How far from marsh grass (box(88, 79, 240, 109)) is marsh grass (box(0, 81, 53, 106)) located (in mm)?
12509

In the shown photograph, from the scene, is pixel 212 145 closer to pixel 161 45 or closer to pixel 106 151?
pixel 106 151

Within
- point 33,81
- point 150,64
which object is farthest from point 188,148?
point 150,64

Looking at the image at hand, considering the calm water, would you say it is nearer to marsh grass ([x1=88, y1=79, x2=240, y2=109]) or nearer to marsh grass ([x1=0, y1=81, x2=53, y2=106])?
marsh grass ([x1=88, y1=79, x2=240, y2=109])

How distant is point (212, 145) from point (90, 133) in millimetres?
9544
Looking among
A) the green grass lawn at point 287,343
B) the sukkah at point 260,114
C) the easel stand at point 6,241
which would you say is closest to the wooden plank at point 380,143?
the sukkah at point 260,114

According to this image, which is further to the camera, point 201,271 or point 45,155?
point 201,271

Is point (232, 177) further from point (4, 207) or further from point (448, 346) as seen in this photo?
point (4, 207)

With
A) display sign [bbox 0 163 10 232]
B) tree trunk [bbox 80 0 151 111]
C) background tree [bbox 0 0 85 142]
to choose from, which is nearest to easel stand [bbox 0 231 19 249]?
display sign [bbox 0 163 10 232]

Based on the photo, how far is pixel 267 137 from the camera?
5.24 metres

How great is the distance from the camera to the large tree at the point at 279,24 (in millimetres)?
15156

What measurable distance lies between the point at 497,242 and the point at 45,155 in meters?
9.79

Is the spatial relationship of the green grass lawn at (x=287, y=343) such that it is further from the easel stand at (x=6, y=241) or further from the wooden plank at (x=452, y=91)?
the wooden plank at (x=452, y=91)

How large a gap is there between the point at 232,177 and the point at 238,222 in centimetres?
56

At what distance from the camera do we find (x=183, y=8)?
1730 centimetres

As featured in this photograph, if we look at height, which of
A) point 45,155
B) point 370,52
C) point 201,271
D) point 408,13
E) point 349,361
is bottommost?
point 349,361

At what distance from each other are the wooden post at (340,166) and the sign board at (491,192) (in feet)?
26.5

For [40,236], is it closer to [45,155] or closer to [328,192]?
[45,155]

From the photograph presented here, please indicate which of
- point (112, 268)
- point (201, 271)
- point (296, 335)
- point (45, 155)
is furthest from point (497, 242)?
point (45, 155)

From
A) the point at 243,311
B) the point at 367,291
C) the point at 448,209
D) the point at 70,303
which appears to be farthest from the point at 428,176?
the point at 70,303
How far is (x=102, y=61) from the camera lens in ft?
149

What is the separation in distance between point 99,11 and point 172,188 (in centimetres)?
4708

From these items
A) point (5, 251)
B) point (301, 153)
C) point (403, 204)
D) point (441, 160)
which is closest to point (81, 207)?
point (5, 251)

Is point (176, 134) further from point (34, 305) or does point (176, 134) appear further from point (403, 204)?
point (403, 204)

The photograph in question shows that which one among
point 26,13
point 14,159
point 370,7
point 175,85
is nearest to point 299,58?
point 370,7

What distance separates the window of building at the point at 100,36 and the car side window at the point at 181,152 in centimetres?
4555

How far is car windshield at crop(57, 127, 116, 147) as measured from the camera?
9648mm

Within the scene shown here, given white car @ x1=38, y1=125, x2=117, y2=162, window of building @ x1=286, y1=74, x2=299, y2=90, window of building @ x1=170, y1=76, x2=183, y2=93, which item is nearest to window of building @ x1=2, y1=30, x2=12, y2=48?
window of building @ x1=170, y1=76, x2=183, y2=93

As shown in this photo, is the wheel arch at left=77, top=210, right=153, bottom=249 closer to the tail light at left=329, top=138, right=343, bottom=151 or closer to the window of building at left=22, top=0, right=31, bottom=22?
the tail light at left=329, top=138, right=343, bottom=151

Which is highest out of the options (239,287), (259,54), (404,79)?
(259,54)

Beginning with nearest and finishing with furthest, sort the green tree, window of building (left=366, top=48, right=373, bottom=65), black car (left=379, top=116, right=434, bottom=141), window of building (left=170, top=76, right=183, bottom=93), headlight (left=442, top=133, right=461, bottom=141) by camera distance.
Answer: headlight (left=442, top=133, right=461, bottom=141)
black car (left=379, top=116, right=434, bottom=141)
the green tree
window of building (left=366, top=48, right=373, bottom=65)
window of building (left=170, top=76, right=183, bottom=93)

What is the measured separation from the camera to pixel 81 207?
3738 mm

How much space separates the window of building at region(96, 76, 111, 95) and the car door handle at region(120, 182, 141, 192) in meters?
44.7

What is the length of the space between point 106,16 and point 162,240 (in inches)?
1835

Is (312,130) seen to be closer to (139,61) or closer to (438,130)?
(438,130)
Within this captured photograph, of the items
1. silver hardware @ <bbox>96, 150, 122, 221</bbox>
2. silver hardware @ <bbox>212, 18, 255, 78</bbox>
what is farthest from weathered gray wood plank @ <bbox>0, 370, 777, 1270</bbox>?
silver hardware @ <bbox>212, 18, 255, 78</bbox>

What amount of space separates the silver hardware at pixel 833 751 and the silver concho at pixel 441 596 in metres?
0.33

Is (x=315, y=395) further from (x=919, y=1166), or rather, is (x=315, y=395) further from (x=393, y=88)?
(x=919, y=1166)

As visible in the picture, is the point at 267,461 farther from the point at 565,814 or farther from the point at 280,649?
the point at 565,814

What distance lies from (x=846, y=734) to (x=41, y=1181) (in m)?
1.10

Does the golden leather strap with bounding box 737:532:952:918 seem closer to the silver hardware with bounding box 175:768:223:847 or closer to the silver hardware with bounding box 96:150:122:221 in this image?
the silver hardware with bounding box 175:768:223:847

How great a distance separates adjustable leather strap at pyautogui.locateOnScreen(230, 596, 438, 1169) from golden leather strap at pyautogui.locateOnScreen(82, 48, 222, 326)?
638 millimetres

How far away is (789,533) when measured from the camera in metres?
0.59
########
» SET TASK: Render every line of the records above as a JSON list of strings, one string per line, leaving out blank lines.

» EXERCISE SOLUTION:
[
  "How far from marsh grass (box(88, 79, 240, 109)) is marsh grass (box(0, 81, 53, 106)) located (in mm)?",
  "12509",
  "In the shown photograph, from the scene, is pixel 212 145 closer to pixel 161 45 or closer to pixel 106 151?",
  "pixel 106 151",
  "Within",
  "- point 33,81",
  "- point 150,64",
  "which object is farthest from point 188,148?",
  "point 150,64",
  "Looking at the image at hand, considering the calm water, would you say it is nearer to marsh grass ([x1=88, y1=79, x2=240, y2=109]) or nearer to marsh grass ([x1=0, y1=81, x2=53, y2=106])?",
  "marsh grass ([x1=88, y1=79, x2=240, y2=109])",
  "How distant is point (212, 145) from point (90, 133) in millimetres?",
  "9544",
  "Looking among",
  "A) the green grass lawn at point 287,343",
  "B) the sukkah at point 260,114",
  "C) the easel stand at point 6,241",
  "which would you say is closest to the wooden plank at point 380,143?",
  "the sukkah at point 260,114",
  "According to this image, which is further to the camera, point 201,271 or point 45,155?",
  "point 201,271",
  "Is point (232, 177) further from point (4, 207) or further from point (448, 346) as seen in this photo?",
  "point (4, 207)",
  "With",
  "A) display sign [bbox 0 163 10 232]",
  "B) tree trunk [bbox 80 0 151 111]",
  "C) background tree [bbox 0 0 85 142]",
  "to choose from, which is nearest to easel stand [bbox 0 231 19 249]?",
  "display sign [bbox 0 163 10 232]",
  "Based on the photo, how far is pixel 267 137 from the camera?",
  "5.24 metres",
  "How great is the distance from the camera to the large tree at the point at 279,24 (in millimetres)?",
  "15156",
  "What measurable distance lies between the point at 497,242 and the point at 45,155 in meters?",
  "9.79",
  "Is the spatial relationship of the green grass lawn at (x=287, y=343) such that it is further from the easel stand at (x=6, y=241) or further from the wooden plank at (x=452, y=91)?",
  "the wooden plank at (x=452, y=91)",
  "How large a gap is there between the point at 232,177 and the point at 238,222 in centimetres?",
  "56",
  "At what distance from the camera do we find (x=183, y=8)?",
  "1730 centimetres",
  "As featured in this photograph, if we look at height, which of",
  "A) point 45,155",
  "B) point 370,52",
  "C) point 201,271",
  "D) point 408,13",
  "E) point 349,361",
  "is bottommost?",
  "point 349,361",
  "At what distance from each other are the wooden post at (340,166) and the sign board at (491,192) (in feet)?",
  "26.5",
  "For [40,236], is it closer to [45,155] or closer to [328,192]?",
  "[45,155]",
  "From the photograph presented here, please indicate which of",
  "- point (112, 268)",
  "- point (201, 271)",
  "- point (296, 335)",
  "- point (45, 155)",
  "is furthest from point (497, 242)?",
  "point (45, 155)",
  "From",
  "A) the point at 243,311",
  "B) the point at 367,291",
  "C) the point at 448,209",
  "D) the point at 70,303",
  "which appears to be farthest from the point at 428,176?",
  "the point at 70,303",
  "How far is (x=102, y=61) from the camera lens in ft?",
  "149",
  "What is the separation in distance between point 99,11 and point 172,188 (in centimetres)?",
  "4708",
  "From these items",
  "A) point (5, 251)",
  "B) point (301, 153)",
  "C) point (403, 204)",
  "D) point (441, 160)",
  "which is closest to point (81, 207)?",
  "point (5, 251)",
  "Is point (176, 134) further from point (34, 305) or does point (176, 134) appear further from point (403, 204)?",
  "point (403, 204)",
  "The photograph in question shows that which one among",
  "point 26,13",
  "point 14,159",
  "point 370,7",
  "point 175,85",
  "is nearest to point 299,58?",
  "point 370,7",
  "What distance separates the window of building at the point at 100,36 and the car side window at the point at 181,152 in centimetres?",
  "4555",
  "How far is car windshield at crop(57, 127, 116, 147) as measured from the camera?",
  "9648mm",
  "Within the scene shown here, given white car @ x1=38, y1=125, x2=117, y2=162, window of building @ x1=286, y1=74, x2=299, y2=90, window of building @ x1=170, y1=76, x2=183, y2=93, which item is nearest to window of building @ x1=2, y1=30, x2=12, y2=48?",
  "window of building @ x1=170, y1=76, x2=183, y2=93",
  "As shown in this photo, is the wheel arch at left=77, top=210, right=153, bottom=249 closer to the tail light at left=329, top=138, right=343, bottom=151 or closer to the window of building at left=22, top=0, right=31, bottom=22?",
  "the tail light at left=329, top=138, right=343, bottom=151",
  "Which is highest out of the options (239,287), (259,54), (404,79)?",
  "(259,54)",
  "Beginning with nearest and finishing with furthest, sort the green tree, window of building (left=366, top=48, right=373, bottom=65), black car (left=379, top=116, right=434, bottom=141), window of building (left=170, top=76, right=183, bottom=93), headlight (left=442, top=133, right=461, bottom=141) by camera distance.",
  "Answer: headlight (left=442, top=133, right=461, bottom=141)",
  "black car (left=379, top=116, right=434, bottom=141)",
  "the green tree",
  "window of building (left=366, top=48, right=373, bottom=65)",
  "window of building (left=170, top=76, right=183, bottom=93)",
  "What is the measured separation from the camera to pixel 81 207?",
  "3738 mm",
  "How much space separates the window of building at region(96, 76, 111, 95) and the car door handle at region(120, 182, 141, 192) in meters?",
  "44.7",
  "What is the length of the space between point 106,16 and point 162,240 (in inches)?",
  "1835",
  "Is (312,130) seen to be closer to (139,61) or closer to (438,130)?",
  "(438,130)",
  "Within this captured photograph, of the items",
  "1. silver hardware @ <bbox>96, 150, 122, 221</bbox>",
  "2. silver hardware @ <bbox>212, 18, 255, 78</bbox>",
  "what is farthest from weathered gray wood plank @ <bbox>0, 370, 777, 1270</bbox>?",
  "silver hardware @ <bbox>212, 18, 255, 78</bbox>",
  "What amount of space separates the silver hardware at pixel 833 751 and the silver concho at pixel 441 596 in metres?",
  "0.33",
  "Is (x=315, y=395) further from (x=919, y=1166), or rather, is (x=315, y=395) further from (x=393, y=88)?",
  "(x=919, y=1166)",
  "As visible in the picture, is the point at 267,461 farther from the point at 565,814 or farther from the point at 280,649?",
  "the point at 565,814",
  "What distance lies from (x=846, y=734) to (x=41, y=1181) (in m)?",
  "1.10",
  "Does the golden leather strap with bounding box 737:532:952:918 seem closer to the silver hardware with bounding box 175:768:223:847 or closer to the silver hardware with bounding box 96:150:122:221 in this image?",
  "the silver hardware with bounding box 175:768:223:847",
  "How great a distance separates adjustable leather strap at pyautogui.locateOnScreen(230, 596, 438, 1169) from golden leather strap at pyautogui.locateOnScreen(82, 48, 222, 326)?",
  "638 millimetres",
  "How far away is (789,533) when measured from the camera in metres?",
  "0.59"
]